## ARTICLE
[<prev] [next>] [<thread-prev] [thread-next>] [day] [month] [year] [list]
Message-ID: <8f893019-bd87-4f54-8238-acd8fdeed051@linux.dev>
Date: Mon, 22 Sep 2025 15:31:42 -0700
From: "yanjun.zhu" <yanjun.zhu@...ux.dev>
To: Mike Rapoport <rppt@...nel.org>, Andrew Morton <akpm@...ux-foundation.org>
Cc: Alexander Graf <graf@...zon.com>, Baoquan He <bhe@...hat.com>,
Changyuan Lyu <changyuanl@...gle.com>, Chris Li <chrisl@...nel.org>,
Jason Gunthorpe <jgg@...dia.com>, Pasha Tatashin
<pasha.tatashin@...een.com>, Pratyush Yadav <pratyush@...nel.org>,
kexec@...ts.infradead.org, linux-mm@...ck.org, linux-kernel@...r.kernel.org
Subject: Re: [PATCH v5 3/4] kho: add support for preserving vmalloc
allocations
On 9/20/25 10:44 PM, Mike Rapoport wrote:
> From: "Mike Rapoport (Microsoft)" <rppt@...nel.org>
>
> A vmalloc allocation is preserved using binary structure similar to
> global KHO memory tracker. It's a linked list of pages where each page
> is an array of physical address of pages in vmalloc area.

## SUPPLIED DATA
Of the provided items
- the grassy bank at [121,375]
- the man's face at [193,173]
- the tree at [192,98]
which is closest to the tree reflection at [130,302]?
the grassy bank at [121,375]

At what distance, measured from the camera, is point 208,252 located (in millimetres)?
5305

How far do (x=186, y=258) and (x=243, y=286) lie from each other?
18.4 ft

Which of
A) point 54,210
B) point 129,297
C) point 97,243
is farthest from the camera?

## REQUIRED WORK
1. In the records, rewrite the part that opens with the line containing "At what distance, measured" and runs through the end of the records, swapping "camera" for "viewer" and leaving everything else unchanged.
2. Continue the mailing-list message about preserving vmalloc allocations from the point where it stops.
The message and the records have no connection to each other.

## ANSWERS GIVEN
1.
At what distance, measured from the viewer, is point 208,252 located (in millimetres)?
5305

How far do (x=186, y=258) and (x=243, y=286) lie from each other?
18.4 ft

Which of
A) point 54,210
B) point 129,297
C) point 97,243
is farthest from the viewer?

2.
>
> kho_preserve_vmalloc() hands out the physical address of the head page
> to the caller. This address is used as the argument to
> kho_vmalloc_restore() to restore the mapping in the vmalloc address
> space and populate it with the preserved pages.
>
> Signed-off-by: Mike Rapoport (Microsoft) <rppt@...nel.org>
> Reviewed-by: Pratyush Yadav <pratyush@...nel.org>
> ---
> include/linux/kexec_handover.h | 28 ++++
> kernel/kexec_handover.c | 281 +++++++++++++++++++++++++++++++++
> 2 files changed, 309 insertions(+)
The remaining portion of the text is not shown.